### TEXT PASSAGE
============================================================
SAO PAULO (Reuters) – Brazilian cosmetics maker Natura & Co (NTCO3.SA) on Friday posted a first-quarter net loss of 820.8 million reais ($140 million) as non-recurring costs related to its Avon acquisition overshadowed an increase in revenue, even as the coronavirus crisis was unfolding.
Excluding extraordinary and non-cash effects, the company’s net loss in the period was 284.8 million reais, it said in a securities filing, compared with a loss of 82 million reais a year earlier.
Adjusted earnings before interest, taxes, depreciation and amortization (EBITDA) declined by 20.9% to 571.5 million reais, while adjusted EBITDA margin fell to 7.6% from 9.8% in the first quarter of 2019.
Natura’s net revenue, however, grew by 1.9% year-on-year to 7.52 billion reais, driven mostly by Latin America’s operations and its Aesop brand.
“It’s a small growth, but a good one compared to our global competitors … Latin America is the most important region for us and the COVID-19 crisis arrived a bit later here,” Chief Executive Officer Roberto Marques told Reuters in a phone interview.
The cosmetics group has also stepped up efforts to boost digital platforms during the outbreak and has seen e-commerce sales grow over 250% in the last few weeks, he said.
But the coronavirus impact is expected to be greater in the second quarter, mainly in Latin America, which represents between 40% and 50% of Natura’s total revenue.
============================================================
### RECORDS PROVIDED
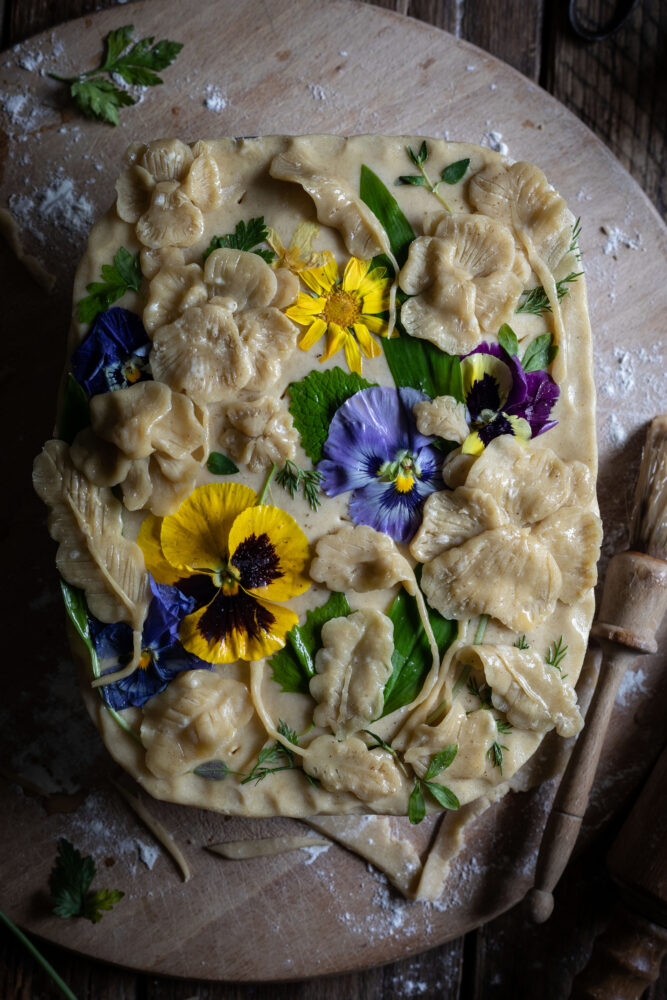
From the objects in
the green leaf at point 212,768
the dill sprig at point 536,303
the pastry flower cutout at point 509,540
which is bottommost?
the green leaf at point 212,768

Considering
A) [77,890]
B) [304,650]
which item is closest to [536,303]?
[304,650]

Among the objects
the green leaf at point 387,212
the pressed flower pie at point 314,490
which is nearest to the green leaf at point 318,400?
the pressed flower pie at point 314,490

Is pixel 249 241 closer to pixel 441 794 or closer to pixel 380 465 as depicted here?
pixel 380 465

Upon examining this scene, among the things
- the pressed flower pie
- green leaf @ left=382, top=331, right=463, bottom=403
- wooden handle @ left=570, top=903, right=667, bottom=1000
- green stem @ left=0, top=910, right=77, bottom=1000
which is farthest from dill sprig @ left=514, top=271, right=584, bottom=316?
green stem @ left=0, top=910, right=77, bottom=1000

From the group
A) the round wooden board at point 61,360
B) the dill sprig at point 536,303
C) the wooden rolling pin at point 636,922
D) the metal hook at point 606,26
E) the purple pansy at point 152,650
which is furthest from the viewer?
the metal hook at point 606,26

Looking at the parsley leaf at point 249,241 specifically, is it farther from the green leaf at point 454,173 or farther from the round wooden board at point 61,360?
the round wooden board at point 61,360

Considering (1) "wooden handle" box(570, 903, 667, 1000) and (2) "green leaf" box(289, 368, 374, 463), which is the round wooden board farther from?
(2) "green leaf" box(289, 368, 374, 463)

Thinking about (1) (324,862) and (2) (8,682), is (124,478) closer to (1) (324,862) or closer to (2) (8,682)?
(2) (8,682)

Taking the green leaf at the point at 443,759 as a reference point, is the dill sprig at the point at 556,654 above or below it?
above

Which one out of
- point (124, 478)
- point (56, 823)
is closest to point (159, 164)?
point (124, 478)
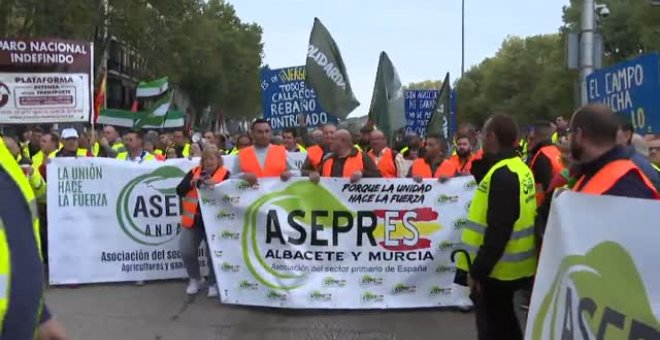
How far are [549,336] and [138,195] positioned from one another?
6322mm

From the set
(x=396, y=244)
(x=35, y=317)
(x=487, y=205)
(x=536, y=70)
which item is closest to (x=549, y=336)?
(x=487, y=205)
============================================================
### ACTIVITIES
1 – Please answer these questions from the article on Natura's first-quarter results:
(a) What was Natura's net revenue for the quarter, and by what percentage did it grow year-on-year?
(b) By how much have e-commerce sales grown in the last few weeks?
(c) What share of Natura's total revenue does Latin America represent?
2 – Carry on the article about Natura's first-quarter results from its final sentence.

### SET OF ANSWERS
1 –
(a) 7.52 billion reais, up 1.9%
(b) Over 250%
(c) Between 40% and 50%

2 –
“It will be a tough second quarter, but we expect to see a gradual recovery as of the third quarter,” Marques said.
Natura had a cash position of 4.6 billion reais at the end of March and plans to raise between 1 billion and 2 billion reais through a private equity placement to be subscribed by controlling shareholders and select investors, he said.
Even with challenges brought by the novel coronavirus, he said, the business combination with Avon, which was announced in May 2019 and concluded last January, has been accelerating in some aspects.
As a result, Natura raised total expected synergies to between $300 million and $400 million on an annual recurring basis from $200 million-$300 million in January.
The new forecast is based on a currency exchange of 5 reais to each U.S. dollar and includes revenue synergies of $90 million to $120 million driven by Avon’s turnaround in Latin America, according to Marques. One-time costs to achieve such synergies are now projected at $190 million, up from $125 million.